Nous redescendons grignoter quelques minutes supplémentaires de sommeil, sans regret, promenade vivifiante dans cette nuit sans lune, il bruine mais c’est un instant magnifique, l’île nous appartient, nous sommes les dieux de ce lieu mythique et mystique.
Quand nous revenons, le jour se lève, je suis un peu déçue, les ténèbres se sont dissoutes, mais cette fois-ci, une clé tourne et la porte imposante nous ouvre le passage vers des escaliers et couloirs déserts que nous empruntons dans un silence religieux.

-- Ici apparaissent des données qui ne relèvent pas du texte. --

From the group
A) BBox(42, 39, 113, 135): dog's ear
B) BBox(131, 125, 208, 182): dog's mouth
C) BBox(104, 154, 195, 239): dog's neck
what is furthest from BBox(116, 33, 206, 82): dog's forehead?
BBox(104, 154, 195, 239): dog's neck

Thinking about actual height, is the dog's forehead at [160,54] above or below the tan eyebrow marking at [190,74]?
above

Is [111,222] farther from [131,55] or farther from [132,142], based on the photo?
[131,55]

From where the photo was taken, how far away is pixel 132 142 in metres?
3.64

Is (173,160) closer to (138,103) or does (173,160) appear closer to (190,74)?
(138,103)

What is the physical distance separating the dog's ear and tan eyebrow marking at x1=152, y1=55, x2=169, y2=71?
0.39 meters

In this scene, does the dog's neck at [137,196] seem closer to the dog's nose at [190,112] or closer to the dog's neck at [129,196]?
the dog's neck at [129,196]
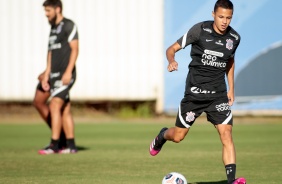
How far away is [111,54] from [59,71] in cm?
891

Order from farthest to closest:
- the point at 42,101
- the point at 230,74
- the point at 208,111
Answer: the point at 42,101 → the point at 230,74 → the point at 208,111

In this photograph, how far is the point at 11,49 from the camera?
20.8m

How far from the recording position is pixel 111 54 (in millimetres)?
20453

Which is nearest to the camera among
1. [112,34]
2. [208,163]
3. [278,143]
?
[208,163]

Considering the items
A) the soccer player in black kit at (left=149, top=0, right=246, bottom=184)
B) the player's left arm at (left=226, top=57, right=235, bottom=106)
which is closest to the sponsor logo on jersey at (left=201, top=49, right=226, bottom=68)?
the soccer player in black kit at (left=149, top=0, right=246, bottom=184)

Une dizaine de moines et moniales dans le choeur de l’église, les femmes à droite, les hommes de l’autre côté, agenouillés en aubes blanches. Psaumes chantés a capella, alternance de solistes et de choeurs, très bien sonorisée, la musique est envoûtante, elle envahit, croît, s’amplifie dans la pénombre de l’édifice sacré, agrémentée des cris des goélands.
Nous sortons abasourdis et le sourire aux lèvres.